What is the annual cost of regulations for America?
The short answer is that no one knows for sure. The officially reported regulatory costs as reported by the Office of Management and Budget (OMB) total up to $128.7 billion. But the real costs of regulation is impossible since, as the Nobel-winning economist James Buchanan said, “Cost cannot be measured by someone other than the decision-maker because there is no way that subjective experience can be directly observed.”
Still, we can attempt to estimate the costs based on factors that can be measured. Clyde Wayne Crews Jr. of the Competitive Enterprise Institute provides an example of such an estimate. His findings:
[T]he non-tax cost of government regulation of and intervention in the economy, without performing a sweeping survey, appears to total up to $1.882 trillion annually. Give or take. But probably give; See the pie below: Here are some numbers, but the most interesting ones are probably missing.
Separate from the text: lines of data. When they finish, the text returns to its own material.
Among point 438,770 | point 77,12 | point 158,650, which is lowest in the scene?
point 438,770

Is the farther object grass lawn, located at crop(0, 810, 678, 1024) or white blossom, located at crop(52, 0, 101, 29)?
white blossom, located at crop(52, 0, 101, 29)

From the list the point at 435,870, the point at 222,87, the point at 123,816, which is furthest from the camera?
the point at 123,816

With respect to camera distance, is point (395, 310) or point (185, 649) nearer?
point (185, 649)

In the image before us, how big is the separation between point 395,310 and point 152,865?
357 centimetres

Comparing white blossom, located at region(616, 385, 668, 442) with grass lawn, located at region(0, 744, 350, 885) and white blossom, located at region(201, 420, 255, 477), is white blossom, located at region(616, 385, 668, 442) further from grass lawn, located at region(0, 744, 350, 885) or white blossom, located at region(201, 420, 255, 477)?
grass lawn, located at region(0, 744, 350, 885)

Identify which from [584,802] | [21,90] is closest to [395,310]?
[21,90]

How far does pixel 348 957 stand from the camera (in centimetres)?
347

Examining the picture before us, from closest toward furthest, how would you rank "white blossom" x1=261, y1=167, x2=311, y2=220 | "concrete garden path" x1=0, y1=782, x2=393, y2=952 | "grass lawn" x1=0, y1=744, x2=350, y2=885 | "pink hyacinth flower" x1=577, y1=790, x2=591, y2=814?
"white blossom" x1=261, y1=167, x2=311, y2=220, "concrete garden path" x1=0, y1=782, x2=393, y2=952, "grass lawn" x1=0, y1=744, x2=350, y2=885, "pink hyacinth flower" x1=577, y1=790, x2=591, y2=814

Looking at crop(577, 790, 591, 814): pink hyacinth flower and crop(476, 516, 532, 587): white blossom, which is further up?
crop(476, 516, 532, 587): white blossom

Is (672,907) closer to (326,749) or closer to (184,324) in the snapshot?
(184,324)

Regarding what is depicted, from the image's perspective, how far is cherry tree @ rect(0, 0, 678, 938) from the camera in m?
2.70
As Crews notes, this is costs that is in addition to the cost of funding the federal government:
Again it is important to clarify that these regulatory compliance costs and costs of intervention are non-budgetary; that is, they are not what the federal government spends, or its outlays; they are an amalgam of what the private sector spends on regulatory compliance, estimated economic impacts of rules, some indirect costs (not much here), as well as some undifferentiated component that consists of unfunded mandates on states and lower level governments.
How much government regulation is necessary for legislative compliance that leads to human flourishing is a question open for debate. But the American people deserve to know what those costs are so that we can decide if it’s worth the price.